Any ideas are appreciated.

NOTES:

There was a ton of extra code in here attempting various fixes, including trying to manually restrict rotations on the z and x axes, to reduce velocity while airborne, to use several alternative types of movement code, and to increase the car's mass to a ridiculous amount. None of them ever worked, so I've removed them here.

By request, other solutions I've tried:

• Changing the car's mass seems to have no effect on anything.

• Trying to clamp the car's rotations led down an enormous rabbit hole that would require a separate question to resolve, but the short version is that Euler angles don't seem to work correctly and I don't understand quaternions (yet).

• Gradually reducing the car's velocity in mid-air helped slightly in keeping it airborne shorter, but not enough to stop it from launching upward like a rocket in the first place or bouncing like crazy when it hits the ground.

• I've also messed around with using transform.translate() rather than RigidBody.MovePosition(), but this doesn't seem to affect the bounciness, gravity, or rotations of the car. In fact, it sometimes makes the collisions glitchier.

• The last thing I tried was using the car's direction and velocity to figure out its global, separate x,y,z velocities and move it globally based on only the x and z. My thought process was that if the car is going off a ramp, then the nose is pointed up, which means it's technically still moving in that direction relative to itself (transform.forward) when it leaves the ramp, even though gravity is pushing it down on the global y axis. I got this working correctly, but it didn't have a noticeable impact on the physics.

• Freezing the X and Z rotations in the car's Unity inspector actually does work and addresses all the physics problems. However, it looks pretty damn silly when the car goes up a ramp or over terrain and stays perfectly level no matter what.

All the world geometry is currently just built from Unity primitives.

Answer 1

It was the gravity.

Based on the video DMGregory linked to, I realized my game has "floaty" physics, as the speaker describes it.

I did some research and found out Unity lets the user specify the amount of gravity in the world under Edit -> Project Settings -> Physics.

I changed mine from -9.81 to -30 and now the game runs great. No more flying cars. Maybe my city was modeled on a much smaller scale than what Unity was expecting.
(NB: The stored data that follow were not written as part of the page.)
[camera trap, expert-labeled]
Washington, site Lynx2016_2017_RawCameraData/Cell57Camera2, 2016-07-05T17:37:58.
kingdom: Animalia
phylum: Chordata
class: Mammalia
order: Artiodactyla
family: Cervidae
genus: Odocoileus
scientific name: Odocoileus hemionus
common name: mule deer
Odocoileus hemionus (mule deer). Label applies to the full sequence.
It makes me wonder what the correct Unity/Blender units-to-feet ratio would be for a game to feel realistic with the default gravity.

I also found a bug in my physics code related to a function I wrote to flip the car with a key press if it's been turned upside-down or on its side. I wasn't reducing the vertical velocity in certain situations, resulting in a lot of excess bounciness when using that function.